Military band of the United States Air Force

The Drum and Bugle Corps performing prior to the start of a USAFA football game against Idaho State University at Falcon Stadium.

The United States Air Force Academy Drum and Bugle Corps also known as the Flight of Sound is the drum and bugle corps of the United States Air Force Academy and a military band in the United States Armed Forces. Unlike United States Air Force Academy Band, the drum and bugle corps is staffed by USAFA cadets from the Cadet Wing. 80 cadets make up the band, with 60% of the members being from the freshman class. The two bands perform in different uniforms, with the former wearing the full dress uniform of the United States Air Force while the latter wears the standard cadet uniform.

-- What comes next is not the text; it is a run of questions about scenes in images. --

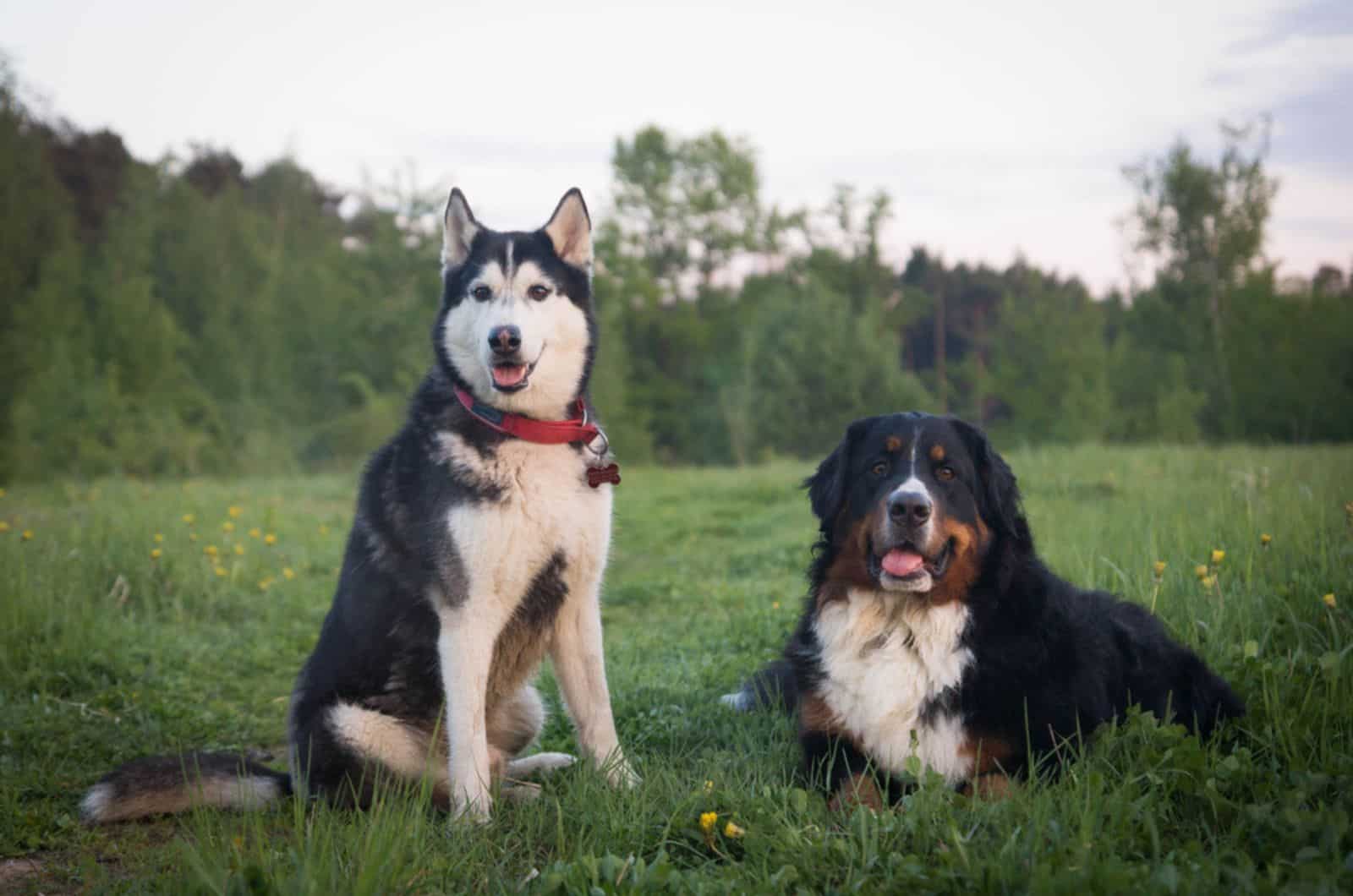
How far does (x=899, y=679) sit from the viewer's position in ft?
11.9

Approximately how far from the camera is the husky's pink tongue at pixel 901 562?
355 centimetres

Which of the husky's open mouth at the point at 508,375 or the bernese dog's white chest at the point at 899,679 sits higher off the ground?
the husky's open mouth at the point at 508,375

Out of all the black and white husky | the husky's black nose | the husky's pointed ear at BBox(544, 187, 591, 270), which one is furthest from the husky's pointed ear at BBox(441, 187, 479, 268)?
the husky's black nose

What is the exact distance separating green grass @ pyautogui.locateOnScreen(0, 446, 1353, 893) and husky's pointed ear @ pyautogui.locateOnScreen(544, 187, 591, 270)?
2123mm

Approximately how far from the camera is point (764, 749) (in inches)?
164

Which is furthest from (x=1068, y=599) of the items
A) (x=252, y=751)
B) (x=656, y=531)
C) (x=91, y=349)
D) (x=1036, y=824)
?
(x=91, y=349)

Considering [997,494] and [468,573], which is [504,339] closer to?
[468,573]

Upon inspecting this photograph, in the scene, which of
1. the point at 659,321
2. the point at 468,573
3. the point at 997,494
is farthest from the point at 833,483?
the point at 659,321

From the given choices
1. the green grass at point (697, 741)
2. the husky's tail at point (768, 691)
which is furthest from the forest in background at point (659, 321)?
the husky's tail at point (768, 691)

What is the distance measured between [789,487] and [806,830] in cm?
1183

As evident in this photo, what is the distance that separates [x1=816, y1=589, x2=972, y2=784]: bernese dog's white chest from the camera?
3555 mm

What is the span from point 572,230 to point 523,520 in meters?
1.30

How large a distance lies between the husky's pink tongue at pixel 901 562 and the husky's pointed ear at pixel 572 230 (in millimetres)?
1816

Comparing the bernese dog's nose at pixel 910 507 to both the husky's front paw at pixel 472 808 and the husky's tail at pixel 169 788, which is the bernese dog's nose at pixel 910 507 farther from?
the husky's tail at pixel 169 788
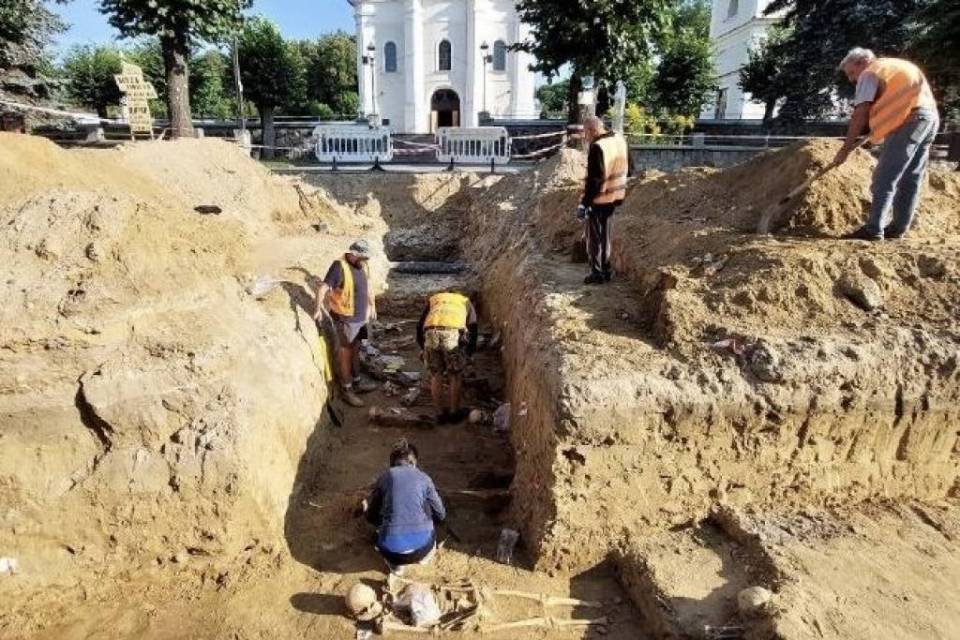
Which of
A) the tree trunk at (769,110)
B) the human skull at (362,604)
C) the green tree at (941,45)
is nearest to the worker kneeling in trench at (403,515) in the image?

Compared to the United States Marine Drum and Bugle Corps, it is not a full time band.

It was established in 1948 in Washington, D.C. as the United States Air Force Drum and Bugle Corps, serving the entire nation. It was based at Bolling Air Force Base along with the United States Air Force Band and later the WAF Band. One-fourth of its musicians were local high school graduates who joined the air force. Master Sergeant Truman Crawford (1934 – 2003) was the senior non-commissioned officer and musical director of the band in its latter years as a national band, having gained rapid promotions since his introduction to the band as a baritone bugler. During his tenure, Crawford transformed the band into a contemporary ensemble from a stationary band with a repertoire consisting of mostly martial music. He would later become the music arranger for, and then the director of, the USMC Drum and Bugle Corps, retiring with the rank of Colonel. The corps was decommissioned and its elements were reassigned to the USAFA in 1963 and later to the cadet wing in 1972. The corps was first under the direction of Cadet Al Howey. In August 1970, Technical Sergeant Robert College became the first enlisted man in the air force to retire from a Drum & Bugle Corps when he did so that year.

Like a college marching band, it provides support for sporting events such as football and basketball games and particularly performs drill routines during the former. It plays at home and away games, having visited institutions of higher education such as Fresno State University and Idaho State University. Like many United States military bands, it supports events related to its unit (in this case the academy) and provides musical support for and on behalf of it. Many members of the USAFA Band train members of the drum and bugle corps in its musical presentation. It has been the winner of 20 inter-service academy D&B competitions. The Corps has represented the academy at the United States presidential inauguration, the Macy's Thanksgiving Day Parade, and the Tournament of Roses.